Für Amtschef Schön ist die einzige Konsequenz aus dieser Zeit, sich mit der Vergangenheit zu beschäftigen, um daraus für die Gegenwart und die Zukunft Lehren zu ziehen. »Wenn auch das Leben vorwärts gelebt wird – verstehen und entsprechende Lehren daraus ziehen können wir nur in der Rückschau«, sagte Schön mit Nachdruck. »Die Tafel veranlasst uns aufzumerken, damit nicht in Vergessenheit gerät, was nie wieder passieren darf!«
Auftrag Geradezu als Auftrag der Geschichte bezeichnete auch IKG-Präsidentin Charlotte Knobloch die Erinnerung, »die dazu beiträgt, die Weichen heute so zu stellen, dass neue Opfer weltweit verhindert werden«. So sei eine kluge Kultur des Erinnerns notwendig, unterstrich Knobloch. Dabei gehe es nicht um ein Verharren in der Erinnerung, sondern darum, ein solches Unrecht nie wieder zuzulassen.
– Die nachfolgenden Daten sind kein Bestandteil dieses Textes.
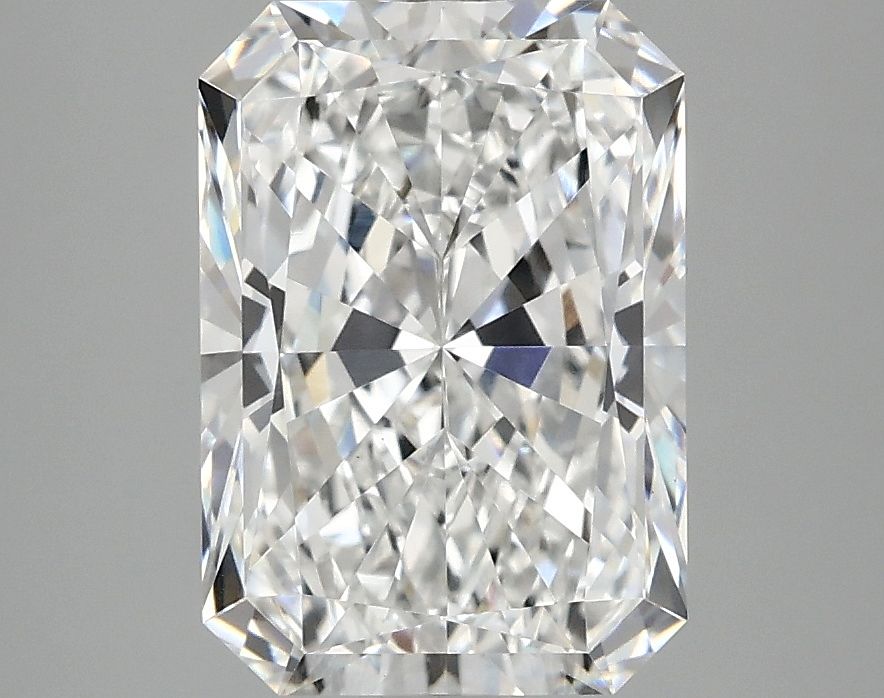 3.08 ct. radiant Lab Grown Diamond front image
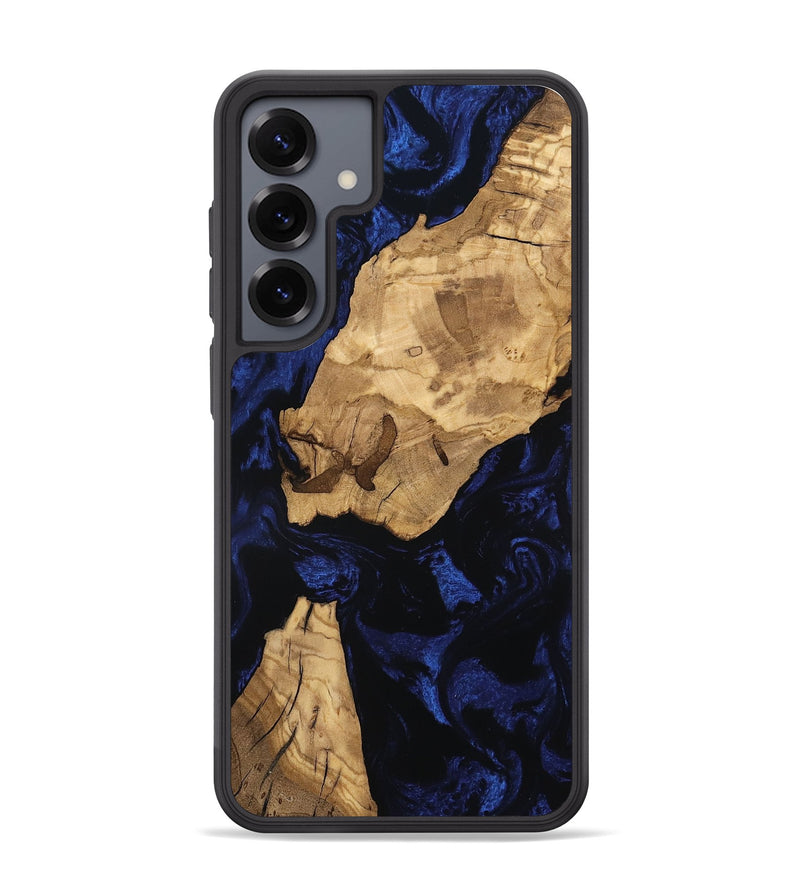 Galaxy S25 Plus Wood Phone Case - Issac (Ancient Olive, 801709)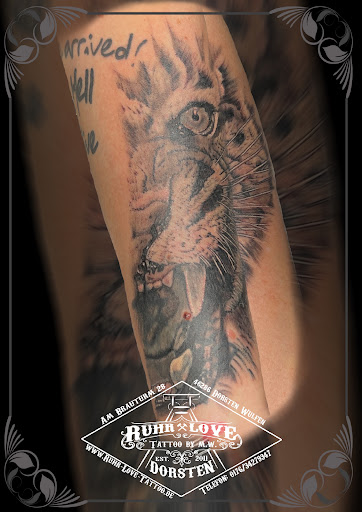 Ruhr Love Tattoo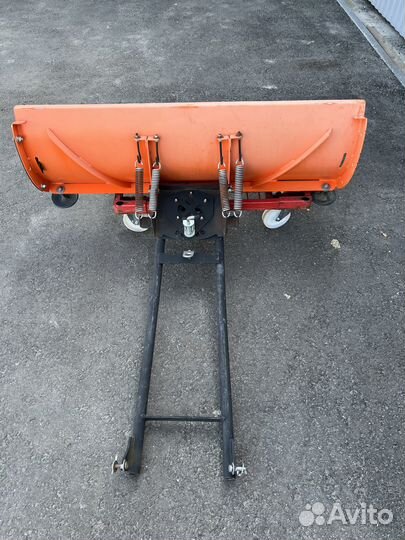 Отвал для уборки снега на квадроцикл Ямаха 120 см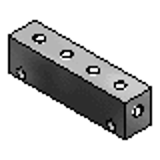 BMRS, BMRSR, G-BMRS, G-BMRSR - Manifold Blocks - Hidraulic - Pitch Standard BMRS_Series - 30x35 Square
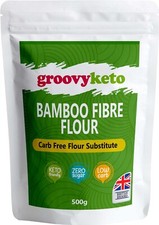 Groovy Keto Bamboo Fibre Flour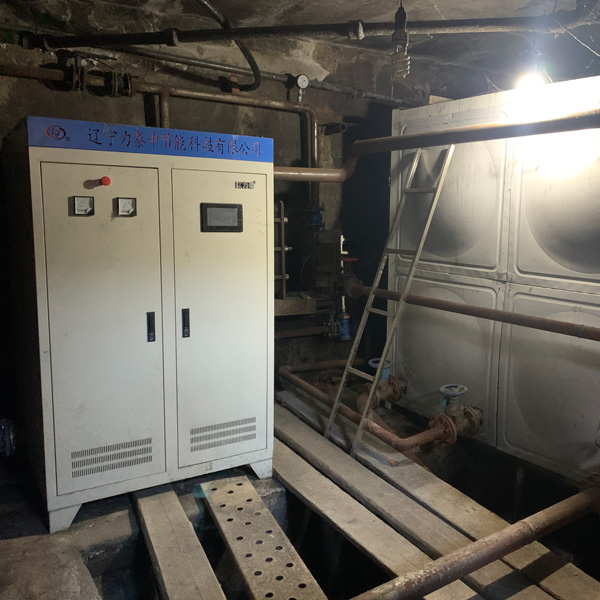 哈爾濱某酒廠1200㎡煤改電工程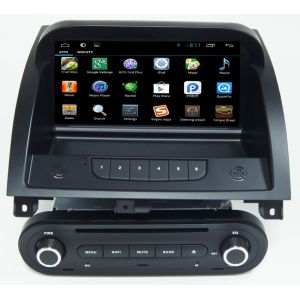 Ouchuangbo car multi media dvd android 6.0 for MG 3 with iPhone and Android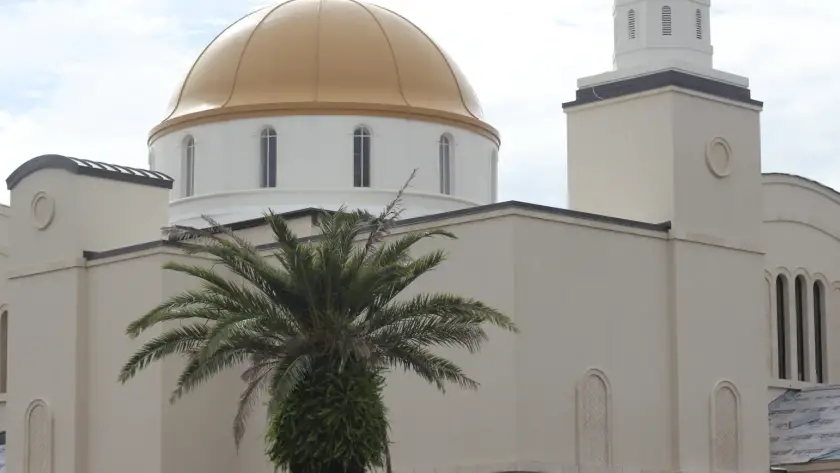 Exterior of Holy Trinity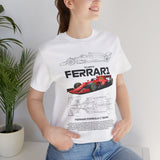 Performance Race Car Blueprint Unisex Heavy Cotton Tee Retro Motorsports Speed Machine Graphic Streetwear Premium Racing Art Shirt for Everyday Style and Enthusiast Gifts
»Was blieb und was bleibt, ist Verantwortung. Sie ist universell. Sie verjährt nicht. Ein aufgeklärter Patriot weiß das. Er ist stolz auf sein Land, liebt seine Heimat«, erklärte Knobloch. »Ein aufgeklärter Patriot weiß aber auch um deren Geschichte und ist daher gewarnt und gewillt, heutige Missstände und Fehlentwicklungen zu erkennen – und im Keim zu ersticken. In diesem Geist wurde die Demokratie in der Bundesrepublik Deutschland als eine wehrhafte konstituiert.«
Gurlitt Die Verantwortung liege im Hier und Jetzt, führte Knobloch weiter aus. Dabei ging sie auch auf den »Schwabinger Kunstfund« ein. Teile der Sammlung Gurlitt stehen im Verdacht, jüdischen Eigentümern einst abgepresst oder einfach weggenommen worden zu sein. »Deutschland hat es viel zu lange versäumt, eine verantwortungsvolle Rechtslage für diese Enteignungen zu schaffen. Noch immer ist nicht gewährleistet, dass die ohnehin wenigen aufgedeckten Fälle unbürokratisch und würdevoll abgewickelt werden«, so Knobloch.
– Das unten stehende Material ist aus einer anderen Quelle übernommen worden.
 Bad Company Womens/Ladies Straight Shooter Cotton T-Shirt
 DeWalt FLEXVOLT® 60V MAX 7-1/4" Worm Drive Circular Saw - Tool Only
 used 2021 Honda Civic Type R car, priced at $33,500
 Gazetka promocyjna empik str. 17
Für künftige Fälle, erklärte Amtschef Schön, habe Bayern »deshalb einen Gesetzentwurf in den Bundesrat eingebracht, der bei Bösgläubigkeit des Besitzers die Verjährung ausschließt. Deutschland muss auch in dieser Geschichte seiner historischen Verantwortung gerecht werden! Das sind wir den Opfern, nicht zuletzt auch denen, derer wir hier gedenken, mehr als schuldig.«
Dass nun mit einer Namenstafel an eben jene Schoa-Opfer erinnert wurde, geht auf eine Anregung des Hauptpersonalrats beim Bayerischen Justizministerium zurück. Dessen Vorsitzender Ralf Simon wünschte sich zum Abschluss der Veranstaltung, dass die Tafel zum Gedenken, aber auch zum Nachdenken beiträgt.
Reinhard Weber: »Rechtsnacht. Jüdische Justizbedienstete in Bayern nach 1933«. Bayerisches Staatsministerium der Justiz und für Verbraucherschutz, München 2012, 205 S.